In declining this invitation the other justices passed up one opportunity for federal-state constitutional comparison, and focused instead on how constitutional norms required an adjustment in state civil procedure. The effect of this adjustment, at first glance, was arguably to bring Louisiana procedure more nearly into alignment with the federal summary-judgment principles set forth in Anderson v. Liberty Lobby (1986), another defamation case. Yet ultimately the test the Sassone court developed — requiring a determination of the principal inference a reasonable viewer of the telecasts would draw in context — is similar to Immuno II and suggests that media defamation defendants in Louisiana have a valuable alternative to Milkovich.
All of this merely goes to show that state courts have a rich variety of resources with which to develop principles appropriate to local conditions but responsive to the fundamental values enshrined in the Bill of Rights.
In using defamation as my point of entry for reviewing the role of state courts in securing freedom of the press, I do not mean to overlook other areas in which this role may be critical. State courts have, for instance, found that the constitutional protection trumps the interest in inhibiting publication of trade secrets (e.g., State ex rel.
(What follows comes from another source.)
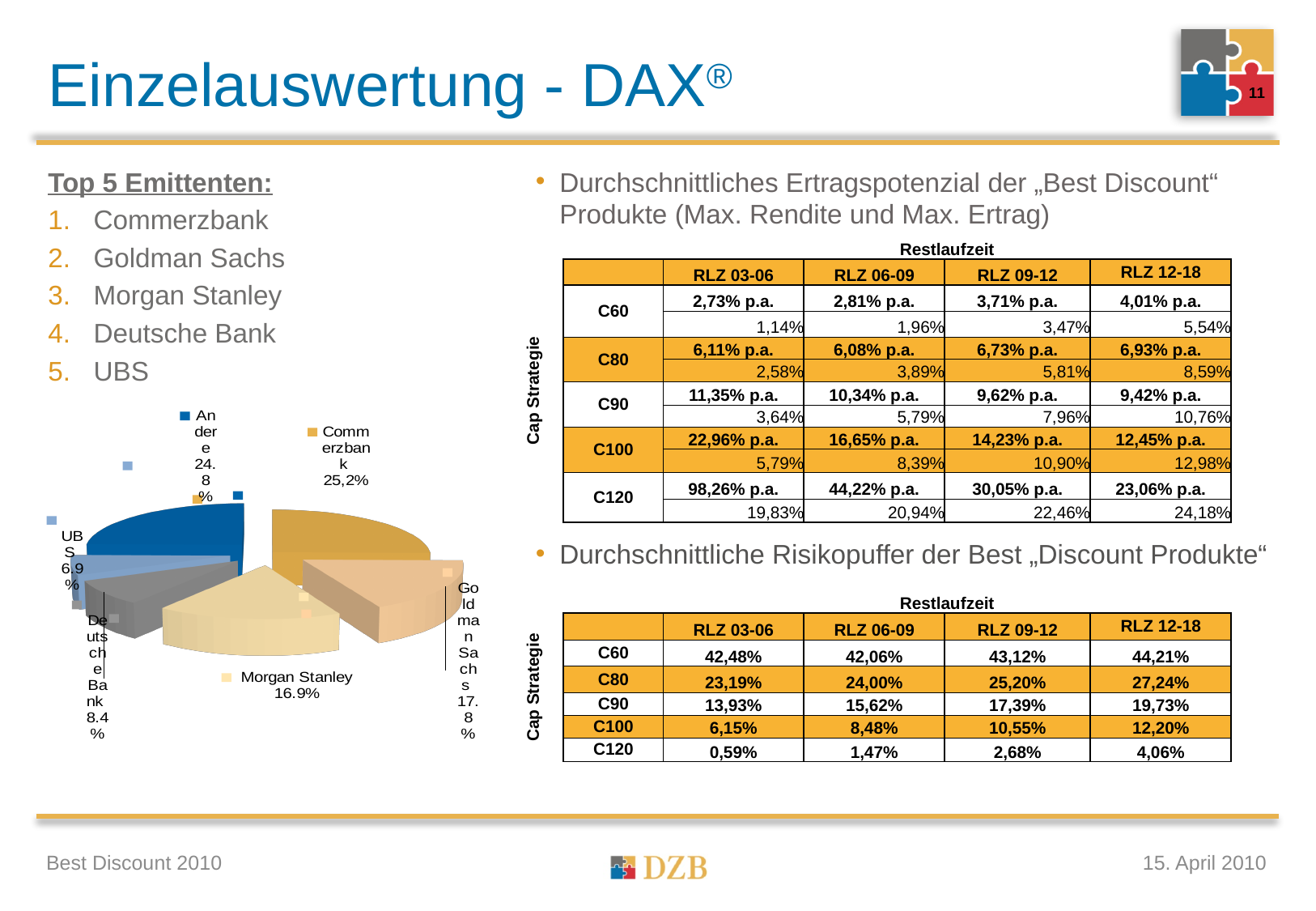
Which slice of the pie chart has the largest share? Commerzbank In the pie chart, what share is shown for UBS? 6.9% In the pie chart, what share is shown for Andere? 24.8% In the pie chart, which has the larger share, Goldman Sachs or Morgan Stanley? Goldman Sachs What kind of chart is shown on the left of the slide? Pie chart In the pie chart, what share is shown for Goldman Sachs? 17.8% How many slices does the pie chart have? 6 In the pie chart, what share is shown for Morgan Stanley? 16.9% Which slice of the pie chart has the smallest share? UBS In the pie chart, what share is shown for Deutsche Bank? 8.4% In the pie chart, what share is shown for Commerzbank? 25,2% In the pie chart, what is the difference between the shares of Deutsche Bank and UBS? 1.5%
Sports Mgmt. News, Inc. v. Nachtigal, 1996). They deliberate on whether long-arm statutes confer jurisdiction over persons who publish on the Internet; on how statutes of limitations apply to Internet publication (e.g., Firth v. State of New York, 2002); and on other emerging issues relating to that medium. They also hear cases on public access to court proceedings and government documents; on the evidentiary privileges that may protect reporters’ communications with their sources; and on many other issues that potentially implicate freedom of the press. In each of these areas state courts are taking the lead today, fulfilling the mission that Justice Brennan identified 25 years ago.
1 Article 1, Section 8 of the New York State Constitution states, in part: “Every citizen may freely speak, write and publish his or her sentiments on all subjects, being responsible for the abuse of that right; and no law shall be passed to restrain or abridge the liberty of speech or of the press.”